* Task objective
Reproduce every line of the data below verbatim, with no changes.

* Records to process
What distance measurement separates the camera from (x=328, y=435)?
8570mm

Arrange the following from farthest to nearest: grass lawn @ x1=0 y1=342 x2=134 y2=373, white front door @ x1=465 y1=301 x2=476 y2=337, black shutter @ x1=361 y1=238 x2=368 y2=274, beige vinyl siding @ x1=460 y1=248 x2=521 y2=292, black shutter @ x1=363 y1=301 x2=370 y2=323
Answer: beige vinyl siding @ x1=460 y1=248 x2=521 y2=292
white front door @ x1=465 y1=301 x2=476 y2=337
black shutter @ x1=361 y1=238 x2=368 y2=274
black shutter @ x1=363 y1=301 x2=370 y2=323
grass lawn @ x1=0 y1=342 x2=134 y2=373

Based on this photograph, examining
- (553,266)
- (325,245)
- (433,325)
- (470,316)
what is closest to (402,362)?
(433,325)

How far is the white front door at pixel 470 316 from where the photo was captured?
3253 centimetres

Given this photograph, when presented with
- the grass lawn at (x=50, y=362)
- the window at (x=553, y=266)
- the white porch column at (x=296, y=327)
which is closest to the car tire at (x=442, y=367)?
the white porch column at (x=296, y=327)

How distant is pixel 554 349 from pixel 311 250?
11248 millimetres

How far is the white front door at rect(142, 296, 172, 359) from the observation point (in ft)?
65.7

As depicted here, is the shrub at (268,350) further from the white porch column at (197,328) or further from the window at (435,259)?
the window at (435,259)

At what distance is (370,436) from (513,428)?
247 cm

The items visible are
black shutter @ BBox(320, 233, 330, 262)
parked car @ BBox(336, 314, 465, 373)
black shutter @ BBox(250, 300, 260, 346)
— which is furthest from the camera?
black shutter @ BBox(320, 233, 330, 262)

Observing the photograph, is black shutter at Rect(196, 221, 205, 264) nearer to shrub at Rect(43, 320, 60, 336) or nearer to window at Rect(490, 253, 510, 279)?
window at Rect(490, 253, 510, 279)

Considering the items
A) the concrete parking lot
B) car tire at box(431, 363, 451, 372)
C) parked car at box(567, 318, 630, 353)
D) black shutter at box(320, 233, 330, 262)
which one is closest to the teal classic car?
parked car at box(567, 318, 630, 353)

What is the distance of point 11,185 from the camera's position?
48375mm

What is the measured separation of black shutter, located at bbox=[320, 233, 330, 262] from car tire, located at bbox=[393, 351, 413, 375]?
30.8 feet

* Solution to this problem
What distance measurement separates the camera from (x=328, y=435)?
8570mm

Arrange the following from farthest to nearest: grass lawn @ x1=0 y1=342 x2=134 y2=373, white front door @ x1=465 y1=301 x2=476 y2=337, black shutter @ x1=361 y1=238 x2=368 y2=274, beige vinyl siding @ x1=460 y1=248 x2=521 y2=292, black shutter @ x1=363 y1=301 x2=370 y2=323
Answer: beige vinyl siding @ x1=460 y1=248 x2=521 y2=292
white front door @ x1=465 y1=301 x2=476 y2=337
black shutter @ x1=361 y1=238 x2=368 y2=274
black shutter @ x1=363 y1=301 x2=370 y2=323
grass lawn @ x1=0 y1=342 x2=134 y2=373

Based on this photograph, examining
- (553,266)
- (325,245)
- (433,325)
- (470,316)
what is closest to (402,362)?
(433,325)

How far is the white front door at pixel 470 316 from where the photo was captured?
3253 centimetres

Given this photograph, when presented with
- the grass lawn at (x=50, y=362)
- the window at (x=553, y=266)
- the white porch column at (x=296, y=327)
which is closest to the car tire at (x=442, y=367)?
the white porch column at (x=296, y=327)

How distant is pixel 554 349 from pixel 311 250?
11248 millimetres

How far is the white front door at rect(142, 296, 172, 359) from the observation point (in ft)?
65.7

As depicted here, is the shrub at (268,350) further from the white porch column at (197,328) or further from the window at (435,259)?
the window at (435,259)

At what distance is (370,436) from (513,428)?
247 cm

The items visible are
black shutter @ BBox(320, 233, 330, 262)
parked car @ BBox(336, 314, 465, 373)
black shutter @ BBox(250, 300, 260, 346)
— which is furthest from the camera?
black shutter @ BBox(320, 233, 330, 262)

Observing the photograph, is black shutter at Rect(196, 221, 205, 264) nearer to shrub at Rect(43, 320, 60, 336) or nearer to window at Rect(490, 253, 510, 279)?
window at Rect(490, 253, 510, 279)

Considering the items
A) the concrete parking lot
B) car tire at box(431, 363, 451, 372)
C) parked car at box(567, 318, 630, 353)
D) black shutter at box(320, 233, 330, 262)
which one is closest to the teal classic car?
parked car at box(567, 318, 630, 353)

What is the distance of point 11,185 from the camera's position?
48375mm

What is the measured separation of black shutter, located at bbox=[320, 233, 330, 262] from car tire, located at bbox=[393, 351, 413, 375]?
30.8 feet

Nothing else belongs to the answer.